Since the answer “YES” referred to the question “Do you feel that the point of view
of this trial is the same as yours?”, the probability of having YES indicated that
subjects perceived a 1PP scene.
Different probabilities of having “YES” are obtained by shifting the camera position
along the three axes x, y, z, according to Figure 24.
Figure 39 shows the probability of having “YES” given the camera displacements
along x, y, z, respectively.
110
Figure 39: results – study 1. Probability of having “YES, given a camera displacement along the
axis x, y, z.
Results involving camera lateral displacements along x axis showed that the
probability of obtaining a positive answer (YES) peaked at zero and then
decreased.
This means that when the camera position was centred on the subject’s head –in
zero – the probability of having YES was maximum. By moving the camera on the
right/left to the subject, this probability decreases.
Results involving camera displacements along y axis showed that the probability
of having the answer YES was still described by a bell-shape curve. It decreases
with the vertical displacement of the camera, moving it up or down compared to
the subject’s head. Results also showed that in this case the peak was not centred
in zero.
One first hypothesis could be that the set-up of the virtual scene. In particular,
when the camera was centred in y=0, subjects would look straight at the table
111
(Figure 40a). For a natural view of the scene, subjects should look down to the
table, as they would do in a real situation (Figure 40b). Thus, putting the camera
below the subject’s head, they experienced a more realistic 1PP scene.
Figure 40: possible explanation for the y bias that seems to be related to the set-up.
But it will be necessary to more carefully investigate more about this problem, to
ensure that it is related to the set-up or if it origins from a cognitive perceptual
mechanism.
Nonetheless, even in this case, we conclude that moving the camera position up
or down the perceived perspective of the scene changes. The more the virtual
camera is placed far from the subject’s head the more he/she is able to notice a
change in perspective.
Concerning the results for camera displacement along the z axis, a different curve
trend. Instead of a bell-shaped curve, results show a flat curve, reasonably
constant. This means that camera movements along the z axis do not significantly
change the perspective of the scene, still perceived as a 1PP even moving the
camera. We conclude that subjects are less sensitive to discriminate perspective
differences along the depth direction.
Lastly, Figure 41 qualitatively shows the range of position that the camera could
cover to produced a 1PP virtual scene (blu area). The lateral range basically
covers the head position, while the vertical one is shifted down to the subject to
ensure a more realistic vision, as previously explained.
112
Figure 41: isoprobability curves. The light blue area represents the maximum porbabliity of having
yes (~80%) and the related range of positions along x and y axis. The head of the subject is also
plotted for an easier comprehension of the figure.

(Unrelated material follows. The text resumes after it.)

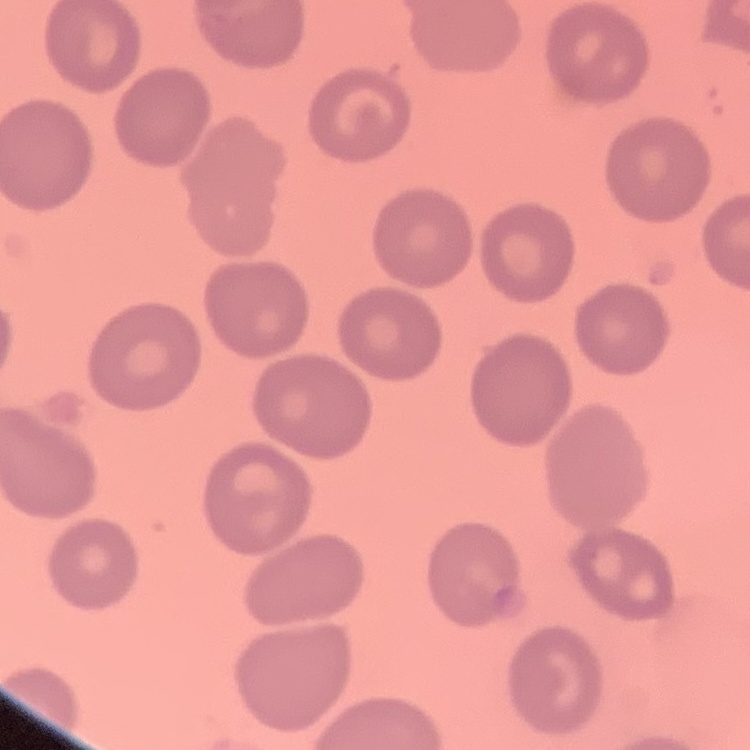 The erythrocytes exhibit no rouleaux formation. Thin peripheral smear. Square crop of a larger photomicrograph. Field's or Giemsa stain.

In study 2 we systematically collected measures and data on the effect of changes
in perspective and in visual-tactile congruency on the ownership of a virtual hand.
One result we expected from this experiment was that the RHI was stronger when
the camera position was closer to the subject’s head position. In this condition, a
first person perspective vision was reproduced, according to the results of study 2.
The subject was able to watch the scene with the same point of view of his own
eyes. The scene was therefore closer to the real one, thus allowing the RHI to
occur more strongly.
Analysing the collected date we were able to estimate the probability of having the
answer equal to YES (ownership feeling), after a camera displacement and with a
specific congruency level.
Two separate effects that affected the ownership feeling were studied: the
perspective changes and the congruency level between the visual and the tactile
stimuli, indicated by the value λ.
Figure 42 shows the P(ans=YES) given camera displacements along the 3 axis
(x, y, z), for a specific congruency level.
113
Figure 42: results – study 2. Probability of experiencing the ownership feeling, given a camera
displacement along the 3 axis (x, y, z) and using 3 different congruency levels.
For all the three directions, the probability of having an answer equal to YES is
maximum when the camera is placed in the same position of the subject’s head
and it decreases by displacing the camera far from the head.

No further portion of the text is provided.